__Required task__: From the article below on the rededication of the Papeete Tahiti Temple, return the stretch from "An estimated 10,000" through "6 and 8-9.)" word for word.

__Source extract__:
(begin)
PAPEETE, Tahiti — Near the tropical waters off Tahiti's black sand beaches, locals perform a delicate grafting operation in a pinctada margaritifera or black-lipped oyster that ultimately yields a beautiful black pearl.
The black pearl — extremely rare when occurring naturally — is a symbol of this island paradise, home today to more than 22,000 Church members.
Their nation is the leading exporter of the rare treasure, produced only in the rich Pacific waters. Yet the Latter-day Saints here, who comprise 10 percent of this nation's population, talk of an even greater pearl: the Papeete Tahiti Temple.
First dedicated Oct. 27, 1983, the Tahiti temple has been closed during the past 15 months for renovations. On Nov. 12 — 23 years after it first opened — Elder L. Tom Perry of the Quorum of the Twelve rededicated the Church's 25th temple.
The rededication was "a wonderful time," said Elder Perry outside the temple after the event.
"We love this great country. It is beautiful….
"The people are just wonderful. There are not a friendlier people in all the earth than the people here in Tahiti. The ones that came (to the rededication) came reverently this morning. I think it was a very spiritual experience for all of them."
A deeply spiritual people, Tahitian Latter-day Saints share a legacy equal to the beauty of their land, filled with lush foliage and bright flowers surrounded by blue waters.
More than 100 years after the first missionaries arrived in Tahiti, which was the Church's first foreign-speaking mission, 64 Latter-day Saints traveled from this island paradise to the Auckland New Zealand Temple. Arriving late on Christmas Eve in 1963, the group spent Christmas day and the next few weeks in the temple performing the first temple ordinances for Tahitian Church members.
Humble members, including fishermen and pearl farmers, spent their life savings on the trip. Today, that level of sacrifice is no longer needed, said temple President Thomas R. Stone, who as a mission president in 1963 accompanied the members to New Zealand.
"That is why the temple is such a blessing to the people. It is here. It is accessible."
An estimated 10,000 Tahitians from six stakes and three districts participated locally in the rededication, held during two sessions in the Papeete temple and broadcast to local stake centers. In addition, the meeting was broadcast via the Church satellite system to Salt Lake City, New Caledonia, and the BYU-Hawaii campus in Laie, Hawaii. The rededication was the final event during a weekend of grand celebration. Members gathered Nov. 11 for a member meeting and cultural event. (Please see reports on pages 6 and 8-9.)
Many Tahitian Church members had hoped President Gordon B. Hinckley, who participated in the rededication from Salt Lake City, would rededicate the temple. However, nothing, they said, can take away from the great joy they feel to have the temple open again.
The updated temple, which will serve all of French Polynesia and the Cook Islands, now includes a larger temple-style baptismal font, larger sealing rooms, an office for the temple engineer, and a youth center for children being sealed to their parents.
(end)
__Stored records__:
(begin)
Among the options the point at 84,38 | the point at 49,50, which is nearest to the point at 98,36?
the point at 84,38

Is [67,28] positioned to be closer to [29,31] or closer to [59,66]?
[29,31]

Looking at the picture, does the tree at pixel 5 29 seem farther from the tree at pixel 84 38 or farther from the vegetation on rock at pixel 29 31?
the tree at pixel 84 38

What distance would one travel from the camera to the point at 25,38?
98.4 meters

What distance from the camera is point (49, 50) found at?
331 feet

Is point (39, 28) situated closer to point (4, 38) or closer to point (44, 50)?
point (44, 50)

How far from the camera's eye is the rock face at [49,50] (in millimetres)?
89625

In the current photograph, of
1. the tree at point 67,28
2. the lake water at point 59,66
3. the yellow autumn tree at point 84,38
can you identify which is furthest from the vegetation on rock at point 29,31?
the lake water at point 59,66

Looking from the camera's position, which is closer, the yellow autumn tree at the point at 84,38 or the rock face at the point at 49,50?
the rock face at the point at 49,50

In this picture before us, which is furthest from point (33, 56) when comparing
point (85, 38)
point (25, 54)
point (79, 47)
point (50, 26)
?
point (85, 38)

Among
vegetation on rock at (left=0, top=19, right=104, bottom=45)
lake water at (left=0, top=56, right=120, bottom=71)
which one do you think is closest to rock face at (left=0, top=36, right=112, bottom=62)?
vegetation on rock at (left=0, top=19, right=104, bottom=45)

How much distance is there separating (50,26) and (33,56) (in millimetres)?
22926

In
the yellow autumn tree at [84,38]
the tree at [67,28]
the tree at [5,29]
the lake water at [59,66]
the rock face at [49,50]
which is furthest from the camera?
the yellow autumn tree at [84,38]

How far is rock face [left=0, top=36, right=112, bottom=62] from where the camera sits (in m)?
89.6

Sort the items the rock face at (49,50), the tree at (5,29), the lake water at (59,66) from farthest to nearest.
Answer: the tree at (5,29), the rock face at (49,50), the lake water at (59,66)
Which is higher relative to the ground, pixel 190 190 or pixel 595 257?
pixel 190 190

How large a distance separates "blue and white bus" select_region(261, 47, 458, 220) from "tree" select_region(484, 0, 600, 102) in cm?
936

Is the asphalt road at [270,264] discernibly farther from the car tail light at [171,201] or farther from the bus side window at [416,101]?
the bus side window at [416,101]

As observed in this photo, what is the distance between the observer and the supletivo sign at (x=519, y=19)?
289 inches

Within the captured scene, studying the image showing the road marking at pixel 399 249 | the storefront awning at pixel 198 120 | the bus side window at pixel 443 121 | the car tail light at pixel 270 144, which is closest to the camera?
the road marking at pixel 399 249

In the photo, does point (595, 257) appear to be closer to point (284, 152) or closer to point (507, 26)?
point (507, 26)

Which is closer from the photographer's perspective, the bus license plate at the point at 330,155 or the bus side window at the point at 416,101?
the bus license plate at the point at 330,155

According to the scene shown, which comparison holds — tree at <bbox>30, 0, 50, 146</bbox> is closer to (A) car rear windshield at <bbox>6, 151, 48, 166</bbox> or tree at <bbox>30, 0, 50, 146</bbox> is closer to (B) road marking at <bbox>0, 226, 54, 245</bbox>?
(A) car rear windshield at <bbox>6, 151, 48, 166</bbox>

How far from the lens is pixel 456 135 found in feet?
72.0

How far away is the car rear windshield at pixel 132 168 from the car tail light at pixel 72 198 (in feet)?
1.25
(end)
__Correct response__:
An estimated 10,000 Tahitians from six stakes and three districts participated locally in the rededication, held during two sessions in the Papeete temple and broadcast to local stake centers. In addition, the meeting was broadcast via the Church satellite system to Salt Lake City, New Caledonia, and the BYU-Hawaii campus in Laie, Hawaii. The rededication was the final event during a weekend of grand celebration. Members gathered Nov. 11 for a member meeting and cultural event. (Please see reports on pages 6 and 8-9.)